(Bloomberg) -- Fannie Mae and Freddie Mac said a regulator’s plan to boost their capital would increase mortgage borrowing costs for the millions of Americans who rely on the companies to buy homes and asked that the proposal be dialed back.
In separate comment letters released Friday, Fannie and Freddie said the new capital requirements proposed by the Federal Housing Finance Agency would likely require the companies to raise the fees they charge to backstop mortgages. Fannie said fees would likely rise 0.2 percentage points on average, after making certain assumptions. Freddie said fees might have to rise between 0.15 percentage points and 0.35 percentage points.
The comments come as FHFA Director Mark Calabria continues his push to eventually privatize the companies, which have been in federal control since the 2008 financial crisis. In May, the FHFA proposed that Fannie and Freddie be required to hold about $240 billion in capital combined, based on their September 2019 assets. Increasing their capital is considered crucial in ensuring the companies can absorb losses outside the government’s grip.
Fannie and Freddie don’t make mortgages themselves. They buy them from lenders, wrap them into securities and guarantee to investors the repayment of principal and interest. The fees they charge are generally passed on to borrowers in the form of higher mortgage rates.

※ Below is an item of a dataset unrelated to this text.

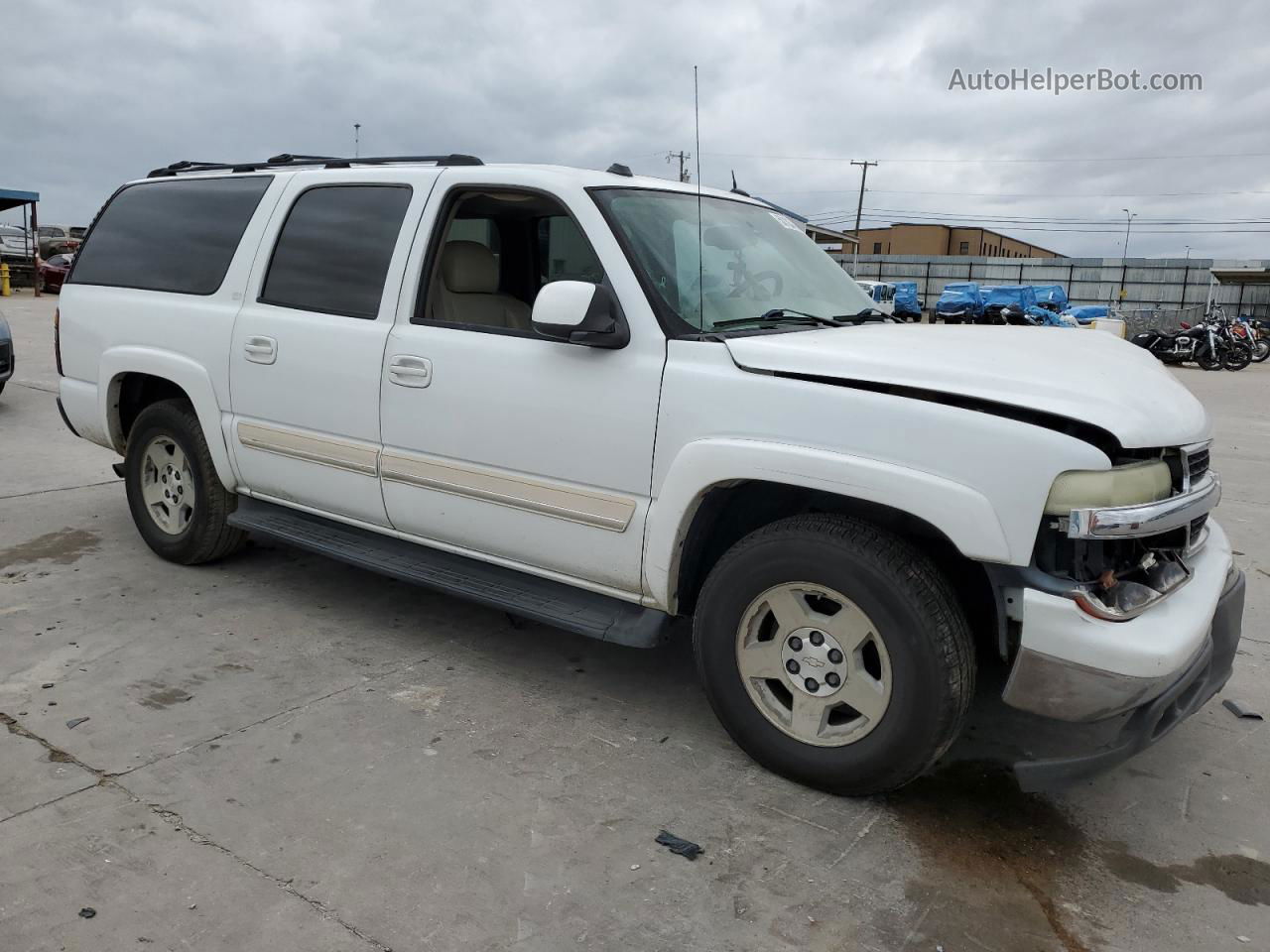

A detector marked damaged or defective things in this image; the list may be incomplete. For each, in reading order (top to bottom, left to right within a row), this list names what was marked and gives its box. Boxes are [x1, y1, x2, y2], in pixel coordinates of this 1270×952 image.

cracked headlight assembly [1040, 460, 1175, 512]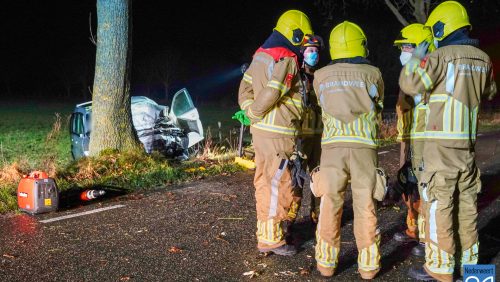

Privatizing the companies has proved easier said than done. High capital requirements better protect taxpayers from the need for future bailouts but also have the likelihood of making it more costly for borrowers to get loans. Stringent standards also could make it harder for Fannie and Freddie to raise money from investors through share sales, as investors might fear the restrictions would crimp the companies’ earnings.
In Fannie’s letter, officials said they were concerned the FHFA didn’t strike the right balance and proposed adjustments to ensure the new rule “does not impede the Enterprises’ achievement of their mission or complicate the path to ending conservatorship.” Both companies said that the need for higher fees could end up shrinking their businesses by pushing lenders and borrowers to other outlets for mortgage financing.
FHFA officials have said they hope to finalize the new capital standards by the end of this year.